── SELECTED EXCERPT ──

Python Imaging Library (PIL): For Handling Image for Image Processing

PIL, often known as the Python Imaging Library, is a freely available library designed for manipulating images in the Python programming language. The software offers a diverse array of image processing functionalities and is compatible with several image file types. It is worth mentioning that starting from 2011, the original PIL project has ceased to be actively developed, and Pillow, a derivative of PIL, has taken its place as the new and improved version. Pillow is currently undergoing active development and is the preferred option for doing image processing tasks in the Python programming language.

Within this framework, we will explore several modules of the Python Imaging Library (PIL) using real-time illustrations. 

Image Module

The image module has a class called "Image" that is used to represent the PIL (Python Imaging Library) picture. The module also offers many factory methods, such as routines for loading images from files and creating new images.

Opening an Image

PIL.Image.open(fp, mode = 'r', formats = None) : Image

Open and identifies the given image file.

This action is considered lazy; the function is able to identify the file, however, the file stays open and the actual picture data is not read from the file until you attempt to analyze the data or use the load() method.

Parameters

• fp - A string representing a filename, a pathlib object, or a file object. The file object must have the file.read, file.seek, and file.tell methods implemented, and it should be opened in binary mode. Additionally, the file object will automatically seek to the beginning before reading.
• mode - The mode parameter must be "r" if provided.
• formats - A list or tuple specifying the file formats to be used for loading. This might be used to limit the range of formats examined. Specify None as the input to test all formats that are currently supported. To get the list of possible formats, use the command python3 -m PIL or utilize the PIL.features module.pilinfo() function.

Returns - An Image object.

Example --

from PIL import Image

image = Image.open("grizzly_bear.jpg", mode = "r", formats = None)

image.show()

Image.show(title = None)

Displays this image. This method is mainly intended for debugging purposes. This method calls PIL.ImageShow.show() internally. You can use PIL.ImageShow.register() to override its default behavior. The image is first saved to a temporary file. By default, it will be in PNG format. On Unix, the image is then opened using the xdg-open, display, gm, eog or xv utility, depending on which one can be found. On macOS, the image is opened with the native Preview application. On Windows, the image is opened with the standard PNG display utility.

Bands

An image may include one or many bands of data. The Python Imaging Library enables the storage of many bands inside a single picture, as long as they possess identical size and depth. As an example, a PNG image might have separate 'R', 'G', 'B', and 'A' bands representing the red, green, blue, and alpha transparency values, respectively. Several processes are performed individually on each band, such as histograms. Each pixel may be conceptualized as having a single value for each band, which is typically beneficial.

───
── DATASET EXCERPTS ──

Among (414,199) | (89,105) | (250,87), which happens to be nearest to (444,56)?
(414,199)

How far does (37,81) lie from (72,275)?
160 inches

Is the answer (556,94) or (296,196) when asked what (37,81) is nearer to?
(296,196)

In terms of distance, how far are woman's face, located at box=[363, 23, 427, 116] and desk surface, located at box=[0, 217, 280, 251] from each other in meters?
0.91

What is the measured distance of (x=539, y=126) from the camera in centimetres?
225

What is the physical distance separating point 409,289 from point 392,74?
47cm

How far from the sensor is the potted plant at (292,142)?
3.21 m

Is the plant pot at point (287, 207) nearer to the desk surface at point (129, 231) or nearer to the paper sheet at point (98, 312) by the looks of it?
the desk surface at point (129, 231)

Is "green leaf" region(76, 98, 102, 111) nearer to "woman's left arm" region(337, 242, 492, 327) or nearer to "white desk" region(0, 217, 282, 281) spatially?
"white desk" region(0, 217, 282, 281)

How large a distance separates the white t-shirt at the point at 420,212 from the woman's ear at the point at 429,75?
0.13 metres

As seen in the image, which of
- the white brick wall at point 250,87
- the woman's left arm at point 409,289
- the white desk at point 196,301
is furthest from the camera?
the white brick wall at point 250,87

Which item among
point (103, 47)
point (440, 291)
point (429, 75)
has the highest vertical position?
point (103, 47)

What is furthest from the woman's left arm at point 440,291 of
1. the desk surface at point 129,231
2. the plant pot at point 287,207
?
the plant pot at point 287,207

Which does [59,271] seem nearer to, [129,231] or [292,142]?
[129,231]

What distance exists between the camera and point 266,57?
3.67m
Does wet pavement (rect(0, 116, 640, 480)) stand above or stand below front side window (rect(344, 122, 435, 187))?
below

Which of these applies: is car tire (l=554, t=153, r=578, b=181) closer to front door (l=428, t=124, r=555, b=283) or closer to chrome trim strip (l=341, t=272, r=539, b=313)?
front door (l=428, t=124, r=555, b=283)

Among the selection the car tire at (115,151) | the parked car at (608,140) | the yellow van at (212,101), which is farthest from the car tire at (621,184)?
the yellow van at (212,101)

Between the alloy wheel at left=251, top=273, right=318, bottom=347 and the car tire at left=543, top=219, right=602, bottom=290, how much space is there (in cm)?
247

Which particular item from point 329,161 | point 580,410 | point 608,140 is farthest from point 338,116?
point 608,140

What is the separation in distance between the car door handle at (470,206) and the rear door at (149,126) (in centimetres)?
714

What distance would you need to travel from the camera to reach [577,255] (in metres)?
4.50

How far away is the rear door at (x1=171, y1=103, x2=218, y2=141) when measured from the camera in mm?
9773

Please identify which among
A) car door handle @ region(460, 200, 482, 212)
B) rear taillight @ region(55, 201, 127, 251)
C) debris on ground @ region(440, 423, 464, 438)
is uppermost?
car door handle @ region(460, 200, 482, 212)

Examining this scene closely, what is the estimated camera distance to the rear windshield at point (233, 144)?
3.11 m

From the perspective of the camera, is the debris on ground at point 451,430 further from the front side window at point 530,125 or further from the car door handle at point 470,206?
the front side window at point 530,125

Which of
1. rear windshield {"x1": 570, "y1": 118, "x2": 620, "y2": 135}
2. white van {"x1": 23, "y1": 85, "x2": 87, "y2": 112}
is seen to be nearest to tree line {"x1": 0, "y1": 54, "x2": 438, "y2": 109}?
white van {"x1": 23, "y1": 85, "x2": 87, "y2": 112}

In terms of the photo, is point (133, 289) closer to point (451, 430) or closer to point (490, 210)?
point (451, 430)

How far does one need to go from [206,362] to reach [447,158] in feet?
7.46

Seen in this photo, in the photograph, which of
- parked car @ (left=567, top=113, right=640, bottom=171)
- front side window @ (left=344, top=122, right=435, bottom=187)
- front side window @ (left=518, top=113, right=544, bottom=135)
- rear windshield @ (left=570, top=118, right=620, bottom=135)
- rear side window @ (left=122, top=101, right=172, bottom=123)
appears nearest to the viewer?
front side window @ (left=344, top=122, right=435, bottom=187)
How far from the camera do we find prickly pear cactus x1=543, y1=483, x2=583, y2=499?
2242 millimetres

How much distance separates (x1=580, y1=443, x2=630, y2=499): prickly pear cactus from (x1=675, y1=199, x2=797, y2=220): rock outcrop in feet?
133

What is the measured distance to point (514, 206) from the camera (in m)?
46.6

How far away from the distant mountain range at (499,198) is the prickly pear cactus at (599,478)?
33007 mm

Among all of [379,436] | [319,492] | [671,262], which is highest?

───

*WRITTEN REQUEST*:
According to the PIL article above, why is Pillow the preferred choice over the original PIL for image processing in Python? Answer in one to three sentences.

*THE RESPONSE*:
The original PIL project stopped being actively developed in 2011. Pillow, a derivative of PIL, took its place as the new and improved version and is still under active development, so it is the preferred option.